A question about modelled data - PDF

585 views
Skip to first unread message

Andrew

unread,
Aug 9, 2017, 4:24:12 AM8/9/17
to OxCal

Hoping someone can explain the following?


I have a site in New Zealand with stratigraphy and a series of dates.


When model some of the dates in Oxcal using the sequence, boundary, phase - phase - phase - end method, the PDF for the first phase are 'squeezed up’ into a tighter likelihood. My question is why does the model seem to force the PDF to the youngest end of the age distribution, closest to the subsequent phase likelihood, rather than, say, to an older section of the likelihood distribution. 


Does anyone have any idea as to the mathematical reason it does this? While im writing this im wondering if it has anything to do with options im not using such as Tau-boundary, or Sigma Boundary? Neither of which I have the faintest clue of when it would be suitable to use these or what they do to a model.


Ive pasted the Oxcal code below of the example I’m working on at the moment, and you can see that the initial “Boundary start 1” likelihood "squeezes up”, which forces the IBP_clearance phase to the late end of its PDF. As it turns out the archaeological contexts do suggest that this may most closely represent the actual deposition, however, I’m most interested in being able to account for this tendency of the model behaviour, and any advice on manipulating it   


Any clues?


With thanks,

Andrew Hoffmann.



CODE USED -


Plot()

{

 Sequence("model 2")

 {

  Boundary("start 1");

  Phase("IBP_clearance")

  {

   Curve("ShCal13","ShCal13.14c");

   R_Date("NZA60321", 360, 22);

   R_Date("NZA60799", 387, 19);

   R_Date("NZA60802", 381, 19);

  };

  Boundary("end 1");

  Boundary("start 2");

  Phase("F46_midden")

  {

   Curve("ShCal13","ShCal13.14c");

   R_Date("NZA60221", 316, 21);

   R_Date("NZA60800", 279, 20);

  };

  Boundary("end 2");

  Boundary("start 3");

  Phase("midden I & J")

  {

   Curve("ShCal13","ShCal13.14c");

   R_Date("Wk-45431", 335, 16);

   R_Date("Wk-45432", 298, 15);

   R_Date("Wk-45433", 256, 17);

   R_Date("Wk-45434", 290, 15);

   R_Date("Wk-45435", 298, 16);

  };

  Boundary("end 4");

 };

};

Rayfo...@aol.com

unread,
Aug 9, 2017, 5:51:07 AM8/9/17
to ox...@googlegroups.com
Hi Andrew H.
 
The A model index (74) is over 60, so the model as set up is acceptable.  You have a set of three phases that are Sequential, so given the dates and given the model, the result is the best posterior solution.  Note you only need to name the Curve once in 'Options' if all dates use the same curve.
 
I've also tried it with three contiguous phases, i.e the boundaries between each is a transition, 1/2 etc.

Dataset items
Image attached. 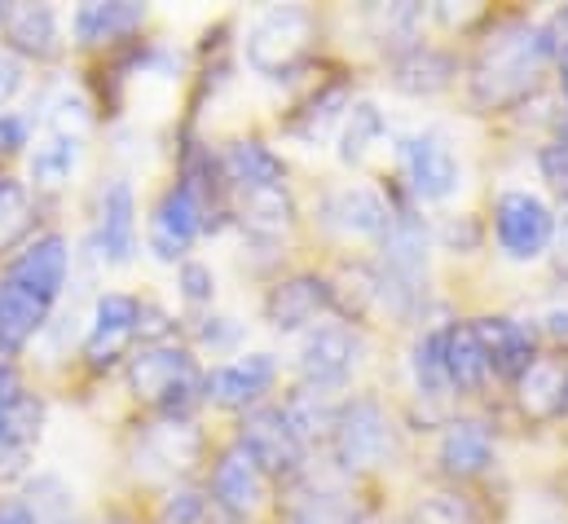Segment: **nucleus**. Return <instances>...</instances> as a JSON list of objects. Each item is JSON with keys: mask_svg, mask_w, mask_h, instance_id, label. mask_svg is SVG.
Instances as JSON below:
<instances>
[{"mask_svg": "<svg viewBox=\"0 0 568 524\" xmlns=\"http://www.w3.org/2000/svg\"><path fill=\"white\" fill-rule=\"evenodd\" d=\"M551 53H556V36L547 27H534V22L498 27L476 62V80H471L476 102L494 111L520 102L538 84V71L547 67Z\"/></svg>", "mask_w": 568, "mask_h": 524, "instance_id": "1", "label": "nucleus"}, {"mask_svg": "<svg viewBox=\"0 0 568 524\" xmlns=\"http://www.w3.org/2000/svg\"><path fill=\"white\" fill-rule=\"evenodd\" d=\"M313 13L304 4H274L265 9L252 31H247V62L252 71L270 75V80H283L291 75L304 58H308V44H313Z\"/></svg>", "mask_w": 568, "mask_h": 524, "instance_id": "2", "label": "nucleus"}, {"mask_svg": "<svg viewBox=\"0 0 568 524\" xmlns=\"http://www.w3.org/2000/svg\"><path fill=\"white\" fill-rule=\"evenodd\" d=\"M129 384H133L138 401L172 414V419H181L203 393V375H199L194 357L181 349H168V344H150L133 357Z\"/></svg>", "mask_w": 568, "mask_h": 524, "instance_id": "3", "label": "nucleus"}, {"mask_svg": "<svg viewBox=\"0 0 568 524\" xmlns=\"http://www.w3.org/2000/svg\"><path fill=\"white\" fill-rule=\"evenodd\" d=\"M331 441H335V458L344 472H371V467L388 463V454H393V423L379 401L357 396L335 414Z\"/></svg>", "mask_w": 568, "mask_h": 524, "instance_id": "4", "label": "nucleus"}, {"mask_svg": "<svg viewBox=\"0 0 568 524\" xmlns=\"http://www.w3.org/2000/svg\"><path fill=\"white\" fill-rule=\"evenodd\" d=\"M494 234H498V248L507 252V261H538L551 248L556 216L538 194L507 190L494 203Z\"/></svg>", "mask_w": 568, "mask_h": 524, "instance_id": "5", "label": "nucleus"}, {"mask_svg": "<svg viewBox=\"0 0 568 524\" xmlns=\"http://www.w3.org/2000/svg\"><path fill=\"white\" fill-rule=\"evenodd\" d=\"M239 450L261 467V476H295L300 472V458H304V441L295 436V427L286 423L283 410L274 405H256L247 419H243V432H239Z\"/></svg>", "mask_w": 568, "mask_h": 524, "instance_id": "6", "label": "nucleus"}, {"mask_svg": "<svg viewBox=\"0 0 568 524\" xmlns=\"http://www.w3.org/2000/svg\"><path fill=\"white\" fill-rule=\"evenodd\" d=\"M199 234H203V199L190 181H176L150 216V252L159 261H181Z\"/></svg>", "mask_w": 568, "mask_h": 524, "instance_id": "7", "label": "nucleus"}, {"mask_svg": "<svg viewBox=\"0 0 568 524\" xmlns=\"http://www.w3.org/2000/svg\"><path fill=\"white\" fill-rule=\"evenodd\" d=\"M402 168H406V181L415 185V194L427 203H440L458 190V159H454V145L440 137V132H415L402 141Z\"/></svg>", "mask_w": 568, "mask_h": 524, "instance_id": "8", "label": "nucleus"}, {"mask_svg": "<svg viewBox=\"0 0 568 524\" xmlns=\"http://www.w3.org/2000/svg\"><path fill=\"white\" fill-rule=\"evenodd\" d=\"M357 366V335L339 322H326V326H313L304 335V349H300V375L308 389L326 393V389H339Z\"/></svg>", "mask_w": 568, "mask_h": 524, "instance_id": "9", "label": "nucleus"}, {"mask_svg": "<svg viewBox=\"0 0 568 524\" xmlns=\"http://www.w3.org/2000/svg\"><path fill=\"white\" fill-rule=\"evenodd\" d=\"M67 269H71V252L62 234H44L36 239L27 252H18V261L9 264V282L22 286L27 295H36L40 304H53L67 286Z\"/></svg>", "mask_w": 568, "mask_h": 524, "instance_id": "10", "label": "nucleus"}, {"mask_svg": "<svg viewBox=\"0 0 568 524\" xmlns=\"http://www.w3.org/2000/svg\"><path fill=\"white\" fill-rule=\"evenodd\" d=\"M138 322H142V304L133 295H120V291L102 295L98 300V313H93V326H89V340H84L89 366L93 371H106L124 353V344L138 335Z\"/></svg>", "mask_w": 568, "mask_h": 524, "instance_id": "11", "label": "nucleus"}, {"mask_svg": "<svg viewBox=\"0 0 568 524\" xmlns=\"http://www.w3.org/2000/svg\"><path fill=\"white\" fill-rule=\"evenodd\" d=\"M278 366L270 353H252V357H239V362H225L216 371L203 375V396L225 405V410H243V405H256L261 396L270 393Z\"/></svg>", "mask_w": 568, "mask_h": 524, "instance_id": "12", "label": "nucleus"}, {"mask_svg": "<svg viewBox=\"0 0 568 524\" xmlns=\"http://www.w3.org/2000/svg\"><path fill=\"white\" fill-rule=\"evenodd\" d=\"M326 225L339 234H353V239H384L393 225V208L375 190L348 185L326 199Z\"/></svg>", "mask_w": 568, "mask_h": 524, "instance_id": "13", "label": "nucleus"}, {"mask_svg": "<svg viewBox=\"0 0 568 524\" xmlns=\"http://www.w3.org/2000/svg\"><path fill=\"white\" fill-rule=\"evenodd\" d=\"M261 490H265V476H261V467L234 445V450H225L221 458H216V472H212V498H216V507L225 512V516H252L256 507H261Z\"/></svg>", "mask_w": 568, "mask_h": 524, "instance_id": "14", "label": "nucleus"}, {"mask_svg": "<svg viewBox=\"0 0 568 524\" xmlns=\"http://www.w3.org/2000/svg\"><path fill=\"white\" fill-rule=\"evenodd\" d=\"M98 248L111 264H129L138 252V199L129 181H111L102 190V221H98Z\"/></svg>", "mask_w": 568, "mask_h": 524, "instance_id": "15", "label": "nucleus"}, {"mask_svg": "<svg viewBox=\"0 0 568 524\" xmlns=\"http://www.w3.org/2000/svg\"><path fill=\"white\" fill-rule=\"evenodd\" d=\"M471 326H476V335L485 344L489 371L520 380L534 366V331L525 322H516V318H485V322H471Z\"/></svg>", "mask_w": 568, "mask_h": 524, "instance_id": "16", "label": "nucleus"}, {"mask_svg": "<svg viewBox=\"0 0 568 524\" xmlns=\"http://www.w3.org/2000/svg\"><path fill=\"white\" fill-rule=\"evenodd\" d=\"M335 304V295H331V286L322 282V278H286L274 286V295H270V322L278 326V331H300V326H308V322H317L326 309Z\"/></svg>", "mask_w": 568, "mask_h": 524, "instance_id": "17", "label": "nucleus"}, {"mask_svg": "<svg viewBox=\"0 0 568 524\" xmlns=\"http://www.w3.org/2000/svg\"><path fill=\"white\" fill-rule=\"evenodd\" d=\"M440 366H445L449 389H458V393H476L485 384L489 357H485V344H480V335H476L471 322L440 331Z\"/></svg>", "mask_w": 568, "mask_h": 524, "instance_id": "18", "label": "nucleus"}, {"mask_svg": "<svg viewBox=\"0 0 568 524\" xmlns=\"http://www.w3.org/2000/svg\"><path fill=\"white\" fill-rule=\"evenodd\" d=\"M4 31H9V53H27V58H58L62 36H58V13L49 4H18L4 13Z\"/></svg>", "mask_w": 568, "mask_h": 524, "instance_id": "19", "label": "nucleus"}, {"mask_svg": "<svg viewBox=\"0 0 568 524\" xmlns=\"http://www.w3.org/2000/svg\"><path fill=\"white\" fill-rule=\"evenodd\" d=\"M199 450H203V436L190 427V423H159L142 436V458L150 463V472H163V476H176V472H190L199 463Z\"/></svg>", "mask_w": 568, "mask_h": 524, "instance_id": "20", "label": "nucleus"}, {"mask_svg": "<svg viewBox=\"0 0 568 524\" xmlns=\"http://www.w3.org/2000/svg\"><path fill=\"white\" fill-rule=\"evenodd\" d=\"M436 458H440V472L445 476L467 481V476H480L494 463V441H489V432L480 423L463 419V423H449V432L440 436Z\"/></svg>", "mask_w": 568, "mask_h": 524, "instance_id": "21", "label": "nucleus"}, {"mask_svg": "<svg viewBox=\"0 0 568 524\" xmlns=\"http://www.w3.org/2000/svg\"><path fill=\"white\" fill-rule=\"evenodd\" d=\"M520 405L529 419H556L568 405V366L560 357H534L520 375Z\"/></svg>", "mask_w": 568, "mask_h": 524, "instance_id": "22", "label": "nucleus"}, {"mask_svg": "<svg viewBox=\"0 0 568 524\" xmlns=\"http://www.w3.org/2000/svg\"><path fill=\"white\" fill-rule=\"evenodd\" d=\"M225 177L243 190H265V185H286L283 159L265 141H234L225 150Z\"/></svg>", "mask_w": 568, "mask_h": 524, "instance_id": "23", "label": "nucleus"}, {"mask_svg": "<svg viewBox=\"0 0 568 524\" xmlns=\"http://www.w3.org/2000/svg\"><path fill=\"white\" fill-rule=\"evenodd\" d=\"M145 22V4H129V0H115V4H84L75 13V36L80 44H106V40H120V36H133Z\"/></svg>", "mask_w": 568, "mask_h": 524, "instance_id": "24", "label": "nucleus"}, {"mask_svg": "<svg viewBox=\"0 0 568 524\" xmlns=\"http://www.w3.org/2000/svg\"><path fill=\"white\" fill-rule=\"evenodd\" d=\"M44 318H49V304H40L36 295H27L9 278H0V344H9L18 353L44 326Z\"/></svg>", "mask_w": 568, "mask_h": 524, "instance_id": "25", "label": "nucleus"}, {"mask_svg": "<svg viewBox=\"0 0 568 524\" xmlns=\"http://www.w3.org/2000/svg\"><path fill=\"white\" fill-rule=\"evenodd\" d=\"M449 75H454V62L440 49H427V44H410L393 67V84L402 93H424V98L440 93L449 84Z\"/></svg>", "mask_w": 568, "mask_h": 524, "instance_id": "26", "label": "nucleus"}, {"mask_svg": "<svg viewBox=\"0 0 568 524\" xmlns=\"http://www.w3.org/2000/svg\"><path fill=\"white\" fill-rule=\"evenodd\" d=\"M291 194H286V185H265V190H243V221H247V230L252 234H265V239H274V234H283L286 225H291Z\"/></svg>", "mask_w": 568, "mask_h": 524, "instance_id": "27", "label": "nucleus"}, {"mask_svg": "<svg viewBox=\"0 0 568 524\" xmlns=\"http://www.w3.org/2000/svg\"><path fill=\"white\" fill-rule=\"evenodd\" d=\"M75 159H80V141L71 132H53L44 145H36V159H31L36 185H62L71 177Z\"/></svg>", "mask_w": 568, "mask_h": 524, "instance_id": "28", "label": "nucleus"}, {"mask_svg": "<svg viewBox=\"0 0 568 524\" xmlns=\"http://www.w3.org/2000/svg\"><path fill=\"white\" fill-rule=\"evenodd\" d=\"M27 512L36 524H71L75 521V494L58 476H36L27 490Z\"/></svg>", "mask_w": 568, "mask_h": 524, "instance_id": "29", "label": "nucleus"}, {"mask_svg": "<svg viewBox=\"0 0 568 524\" xmlns=\"http://www.w3.org/2000/svg\"><path fill=\"white\" fill-rule=\"evenodd\" d=\"M384 137V115L371 107V102H357L348 107V120H344V137H339V159L344 163H362L366 150Z\"/></svg>", "mask_w": 568, "mask_h": 524, "instance_id": "30", "label": "nucleus"}, {"mask_svg": "<svg viewBox=\"0 0 568 524\" xmlns=\"http://www.w3.org/2000/svg\"><path fill=\"white\" fill-rule=\"evenodd\" d=\"M31 230V199L27 185L0 177V252H9L13 243H22Z\"/></svg>", "mask_w": 568, "mask_h": 524, "instance_id": "31", "label": "nucleus"}, {"mask_svg": "<svg viewBox=\"0 0 568 524\" xmlns=\"http://www.w3.org/2000/svg\"><path fill=\"white\" fill-rule=\"evenodd\" d=\"M410 524H485V516L463 494H432L410 512Z\"/></svg>", "mask_w": 568, "mask_h": 524, "instance_id": "32", "label": "nucleus"}, {"mask_svg": "<svg viewBox=\"0 0 568 524\" xmlns=\"http://www.w3.org/2000/svg\"><path fill=\"white\" fill-rule=\"evenodd\" d=\"M415 380H419V393L424 396L454 393L449 380H445V366H440V331H432V335L419 340V349H415Z\"/></svg>", "mask_w": 568, "mask_h": 524, "instance_id": "33", "label": "nucleus"}, {"mask_svg": "<svg viewBox=\"0 0 568 524\" xmlns=\"http://www.w3.org/2000/svg\"><path fill=\"white\" fill-rule=\"evenodd\" d=\"M181 295L190 300V304H207L212 300V291H216V278H212V269L199 261H185L181 264Z\"/></svg>", "mask_w": 568, "mask_h": 524, "instance_id": "34", "label": "nucleus"}, {"mask_svg": "<svg viewBox=\"0 0 568 524\" xmlns=\"http://www.w3.org/2000/svg\"><path fill=\"white\" fill-rule=\"evenodd\" d=\"M203 516H207V503L194 490H176L163 503V524H203Z\"/></svg>", "mask_w": 568, "mask_h": 524, "instance_id": "35", "label": "nucleus"}, {"mask_svg": "<svg viewBox=\"0 0 568 524\" xmlns=\"http://www.w3.org/2000/svg\"><path fill=\"white\" fill-rule=\"evenodd\" d=\"M542 177H547L560 194H568V141H551V145L542 150Z\"/></svg>", "mask_w": 568, "mask_h": 524, "instance_id": "36", "label": "nucleus"}, {"mask_svg": "<svg viewBox=\"0 0 568 524\" xmlns=\"http://www.w3.org/2000/svg\"><path fill=\"white\" fill-rule=\"evenodd\" d=\"M18 89H22V62H18L9 49H0V115H4V107L13 102Z\"/></svg>", "mask_w": 568, "mask_h": 524, "instance_id": "37", "label": "nucleus"}, {"mask_svg": "<svg viewBox=\"0 0 568 524\" xmlns=\"http://www.w3.org/2000/svg\"><path fill=\"white\" fill-rule=\"evenodd\" d=\"M27 132H31V124H27L22 115H0V150H4V154L22 150V145H27Z\"/></svg>", "mask_w": 568, "mask_h": 524, "instance_id": "38", "label": "nucleus"}, {"mask_svg": "<svg viewBox=\"0 0 568 524\" xmlns=\"http://www.w3.org/2000/svg\"><path fill=\"white\" fill-rule=\"evenodd\" d=\"M27 454H31L27 445H0V485L13 481V476L27 467Z\"/></svg>", "mask_w": 568, "mask_h": 524, "instance_id": "39", "label": "nucleus"}, {"mask_svg": "<svg viewBox=\"0 0 568 524\" xmlns=\"http://www.w3.org/2000/svg\"><path fill=\"white\" fill-rule=\"evenodd\" d=\"M22 396H27V393H22L18 371H13V366H0V414H4V410H13Z\"/></svg>", "mask_w": 568, "mask_h": 524, "instance_id": "40", "label": "nucleus"}, {"mask_svg": "<svg viewBox=\"0 0 568 524\" xmlns=\"http://www.w3.org/2000/svg\"><path fill=\"white\" fill-rule=\"evenodd\" d=\"M0 524H36V516L27 512V503H18V498H0Z\"/></svg>", "mask_w": 568, "mask_h": 524, "instance_id": "41", "label": "nucleus"}, {"mask_svg": "<svg viewBox=\"0 0 568 524\" xmlns=\"http://www.w3.org/2000/svg\"><path fill=\"white\" fill-rule=\"evenodd\" d=\"M551 243H556V264H560V273H568V212H565V221L556 225Z\"/></svg>", "mask_w": 568, "mask_h": 524, "instance_id": "42", "label": "nucleus"}, {"mask_svg": "<svg viewBox=\"0 0 568 524\" xmlns=\"http://www.w3.org/2000/svg\"><path fill=\"white\" fill-rule=\"evenodd\" d=\"M239 331L234 326H216V318H212V326H203V344H212V349H221V344H230Z\"/></svg>", "mask_w": 568, "mask_h": 524, "instance_id": "43", "label": "nucleus"}, {"mask_svg": "<svg viewBox=\"0 0 568 524\" xmlns=\"http://www.w3.org/2000/svg\"><path fill=\"white\" fill-rule=\"evenodd\" d=\"M547 326H551V335L568 340V309H556V313H547Z\"/></svg>", "mask_w": 568, "mask_h": 524, "instance_id": "44", "label": "nucleus"}, {"mask_svg": "<svg viewBox=\"0 0 568 524\" xmlns=\"http://www.w3.org/2000/svg\"><path fill=\"white\" fill-rule=\"evenodd\" d=\"M560 89H565V98H568V49H565V58H560Z\"/></svg>", "mask_w": 568, "mask_h": 524, "instance_id": "45", "label": "nucleus"}, {"mask_svg": "<svg viewBox=\"0 0 568 524\" xmlns=\"http://www.w3.org/2000/svg\"><path fill=\"white\" fill-rule=\"evenodd\" d=\"M9 357H13V349H9V344H0V366H13Z\"/></svg>", "mask_w": 568, "mask_h": 524, "instance_id": "46", "label": "nucleus"}, {"mask_svg": "<svg viewBox=\"0 0 568 524\" xmlns=\"http://www.w3.org/2000/svg\"><path fill=\"white\" fill-rule=\"evenodd\" d=\"M4 13H9V9H4V4H0V22H4Z\"/></svg>", "mask_w": 568, "mask_h": 524, "instance_id": "47", "label": "nucleus"}]
</instances>
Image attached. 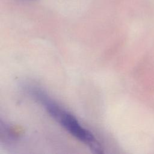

** TASKS FOR THIS EXERCISE **
1/ Rewrite the paragraph of the OxCal forum thread that begins "The A model index (74)" as a short bulleted list, keeping its main facts.
2/ In the OxCal forum thread, in which country is the site with the stratigraphy and dates located?

** THE REPLIES **
1/
- The A model index is 74, which is over 60, so the model as set up is acceptable.
- The three phases are sequential, so given the dates and the model, the result is the best posterior solution.
- If all dates use the same curve, the curve only needs to be named once in 'Options'.

2/ New Zealand.